Why did she report it to the band director and not the police??

What, besides telling her to report the incident to the police, and not him, should be his responsibility??



> Ohio State included images from the calendar in its legal response, with faces blacked out. The photos show male students mostly nude, posing with musical instruments or wearing only parts of their uniforms in front of an OSU band flag. In one shot, a male student appears to be completely naked except for a band hat and feathered plume covering his genitals.


Sounds more like an advanced art project to me!!



> In its legal defense, OSU contends that members of majority groups -- including men -- have a higher threshold to meet in order to prove discrimination, according to case law. It says Waters must prove that OSU routinely discriminates against men and that he was fired solely because he is a man. Lawyers for the university wrote that Waters was fired because he failed to meet expectations.


He won't win, he is alleged to be an "at will" hire.

But what is his "crime" and how far will this go.

https://www.dispatch.com/content/st...iles_new_allegations_against_waters_band.html

I guess my point is;

Prosecute criminal sexual misconduct and leave the rest of us alone.

Everyone alleged to be involved are adults.


----------



## 32rollandrock (May 1, 2008)

Actually, it would not bother me. Especially at Yale.

It is not as if the accused at an elite university does not have access to the best legal talent money can buy. Can you say "Duke lacrosse team?" And that was even worse, with criminal charges filed. We all know how that turned out. In my experience, an Ivy League school bends over backwards when it comes to preserving privacy rights of students. And there's a good reason for that. You are dealing with students whose parents are often very powerful and very influential and, more often than not, very wealthy. You don't want to mess with that element unless you have a solid case and can preserve privacy. I am not aware of an Ivy League school violating any accused--and innocent--student's privacy, but I don't have encyclopedic knowledge, so if anyone can point out a case, I would be grateful.

This said, do women make false accusations? Absolutely they do. Is that a reason to pull a Florida State and not investigate a complaint? I certainly hope that no one on this forum believes that.

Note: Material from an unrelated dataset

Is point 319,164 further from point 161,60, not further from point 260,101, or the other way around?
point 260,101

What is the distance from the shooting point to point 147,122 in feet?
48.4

Lastly, if my son was a member of fraternity and had gone around campus chanting "No means yes, yes means anal," or requiring others to do so, he wouldn't have to wait for a university or federal investigation to find his ass in a sling. There would be repercussions from me. Serious repercussions. What kind of so-called men would go around doing something like that? It's beyond just vulgar, and there's simply no excuse. I don't blame other members of the campus community for being angry about it. If you are going to do that, then you should not complain when you are publicly identified because, guess what: You freakin' did it in public. And if you were a Yale student, you were certainly old enough and smart enough to know better.



phyrpowr said:


> Who, here, would feel comfortable and confident if his son had to face one of these tribunals?
> 
> And if these "elite" universities mirror the real world, the campus newspaper will withhold the name of the "victim" for her "protection", while your son's name, campus address, home address, *your* name, his height, weight, hair and eye color, and probably his favorite song and his blood type will be revealed. And of course, this will probably show up on a Google or Bing search later, and won't that add some flavor to a grad school or job interview? Accusations of this sort *stick*, no matter the outcome.


----------



## WouldaShoulda (Aug 5, 2009)

32rollandrock said:


> Actually, it would not bother me. Especially at Yale.
> 
> It is not as if the accused at an elite university does not have access to the best legal talent money can buy. Can you say "Duke lacrosse team?" And that was even worse, with criminal charges filed. We all know how that turned out.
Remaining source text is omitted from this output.